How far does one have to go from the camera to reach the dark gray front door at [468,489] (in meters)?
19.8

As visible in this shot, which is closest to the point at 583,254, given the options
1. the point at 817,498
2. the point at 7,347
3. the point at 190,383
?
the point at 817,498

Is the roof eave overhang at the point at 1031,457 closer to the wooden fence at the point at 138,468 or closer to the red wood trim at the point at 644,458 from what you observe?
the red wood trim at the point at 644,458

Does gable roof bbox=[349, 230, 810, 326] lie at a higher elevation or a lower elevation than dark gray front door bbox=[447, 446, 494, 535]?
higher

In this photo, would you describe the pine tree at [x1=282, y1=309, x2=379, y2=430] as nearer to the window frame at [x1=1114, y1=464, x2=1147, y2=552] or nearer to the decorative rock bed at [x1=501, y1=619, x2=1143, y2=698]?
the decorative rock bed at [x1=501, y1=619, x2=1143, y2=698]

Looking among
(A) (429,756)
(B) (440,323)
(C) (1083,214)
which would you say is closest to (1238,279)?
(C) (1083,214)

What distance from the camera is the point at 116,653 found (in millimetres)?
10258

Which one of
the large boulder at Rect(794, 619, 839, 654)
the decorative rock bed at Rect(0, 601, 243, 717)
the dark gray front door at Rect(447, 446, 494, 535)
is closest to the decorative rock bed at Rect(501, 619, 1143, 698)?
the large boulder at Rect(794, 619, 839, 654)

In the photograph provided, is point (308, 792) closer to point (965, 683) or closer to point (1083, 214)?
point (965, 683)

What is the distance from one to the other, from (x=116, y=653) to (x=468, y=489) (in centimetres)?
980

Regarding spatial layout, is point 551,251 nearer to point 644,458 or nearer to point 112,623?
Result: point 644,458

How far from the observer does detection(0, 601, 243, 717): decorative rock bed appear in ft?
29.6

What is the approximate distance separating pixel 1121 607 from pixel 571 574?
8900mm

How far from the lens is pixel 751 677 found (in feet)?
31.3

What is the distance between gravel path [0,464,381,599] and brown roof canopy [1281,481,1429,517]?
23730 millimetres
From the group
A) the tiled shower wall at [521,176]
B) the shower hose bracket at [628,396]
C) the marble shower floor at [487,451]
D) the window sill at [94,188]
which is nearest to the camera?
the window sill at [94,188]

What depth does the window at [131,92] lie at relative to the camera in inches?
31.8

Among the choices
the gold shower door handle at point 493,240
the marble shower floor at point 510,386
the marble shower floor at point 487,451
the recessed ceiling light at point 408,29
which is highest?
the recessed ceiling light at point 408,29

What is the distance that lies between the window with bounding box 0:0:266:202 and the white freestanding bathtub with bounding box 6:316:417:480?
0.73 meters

------------------------------------------------------------

> INSTRUCTIONS FOR THE TASK
Please put every line of the items above into a Markdown table with two columns, Row and Line. Number the rows in order and leave out the blank lines.

> FULL SOLUTION
| Row | Line |
|---|---|
| 1 | How far does one have to go from the camera to reach the dark gray front door at [468,489] (in meters)? |
| 2 | 19.8 |
| 3 | As visible in this shot, which is closest to the point at 583,254, given the options |
| 4 | 1. the point at 817,498 |
| 5 | 2. the point at 7,347 |
| 6 | 3. the point at 190,383 |
| 7 | ? |
| 8 | the point at 817,498 |
| 9 | Is the roof eave overhang at the point at 1031,457 closer to the wooden fence at the point at 138,468 or closer to the red wood trim at the point at 644,458 from what you observe? |
| 10 | the red wood trim at the point at 644,458 |
| 11 | Does gable roof bbox=[349, 230, 810, 326] lie at a higher elevation or a lower elevation than dark gray front door bbox=[447, 446, 494, 535]? |
| 12 | higher |
| 13 | In this photo, would you describe the pine tree at [x1=282, y1=309, x2=379, y2=430] as nearer to the window frame at [x1=1114, y1=464, x2=1147, y2=552] or nearer to the decorative rock bed at [x1=501, y1=619, x2=1143, y2=698]? |
| 14 | the decorative rock bed at [x1=501, y1=619, x2=1143, y2=698] |
| 15 | Looking among |
| 16 | (A) (429,756) |
| 17 | (B) (440,323) |
| 18 | (C) (1083,214) |
| 19 | which would you say is closest to (1238,279)? |
| 20 | (C) (1083,214) |
| 21 | What distance from the camera is the point at 116,653 found (in millimetres)? |
| 22 | 10258 |
| 23 | Which one of |
| 24 | the large boulder at Rect(794, 619, 839, 654) |
| 25 | the decorative rock bed at Rect(0, 601, 243, 717) |
| 26 | the dark gray front door at Rect(447, 446, 494, 535) |
| 27 | is closest to the decorative rock bed at Rect(501, 619, 1143, 698)? |
| 28 | the large boulder at Rect(794, 619, 839, 654) |
| 29 | In the photograph provided, is point (308, 792) closer to point (965, 683) or closer to point (1083, 214)? |
| 30 | point (965, 683) |
| 31 | What is the distance from one to the other, from (x=116, y=653) to (x=468, y=489) (in centimetres)? |
| 32 | 980 |
| 33 | Regarding spatial layout, is point 551,251 nearer to point 644,458 or nearer to point 112,623? |
| 34 | Result: point 644,458 |
| 35 | How far from the observer does detection(0, 601, 243, 717): decorative rock bed appear in ft? |
| 36 | 29.6 |
| 37 | What is the approximate distance separating pixel 1121 607 from pixel 571 574? |
| 38 | 8900mm |
| 39 | How far from the lens is pixel 751 677 found (in feet)? |
| 40 | 31.3 |
| 41 | What is the distance between gravel path [0,464,381,599] and brown roof canopy [1281,481,1429,517]? |
| 42 | 23730 millimetres |
| 43 | From the group |
| 44 | A) the tiled shower wall at [521,176] |
| 45 | B) the shower hose bracket at [628,396] |
| 46 | C) the marble shower floor at [487,451] |
| 47 | D) the window sill at [94,188] |
| 48 | which is nearest to the camera? |
| 49 | the window sill at [94,188] |
| 50 | What depth does the window at [131,92] lie at relative to the camera in inches? |
| 51 | 31.8 |
| 52 | Among the choices |
| 53 | the gold shower door handle at point 493,240 |
| 54 | the marble shower floor at point 510,386 |
| 55 | the marble shower floor at point 487,451 |
| 56 | the recessed ceiling light at point 408,29 |
| 57 | which is highest? |
| 58 | the recessed ceiling light at point 408,29 |
| 59 | What is the distance that lies between the window with bounding box 0:0:266:202 and the white freestanding bathtub with bounding box 6:316:417:480? |
| 60 | 0.73 meters |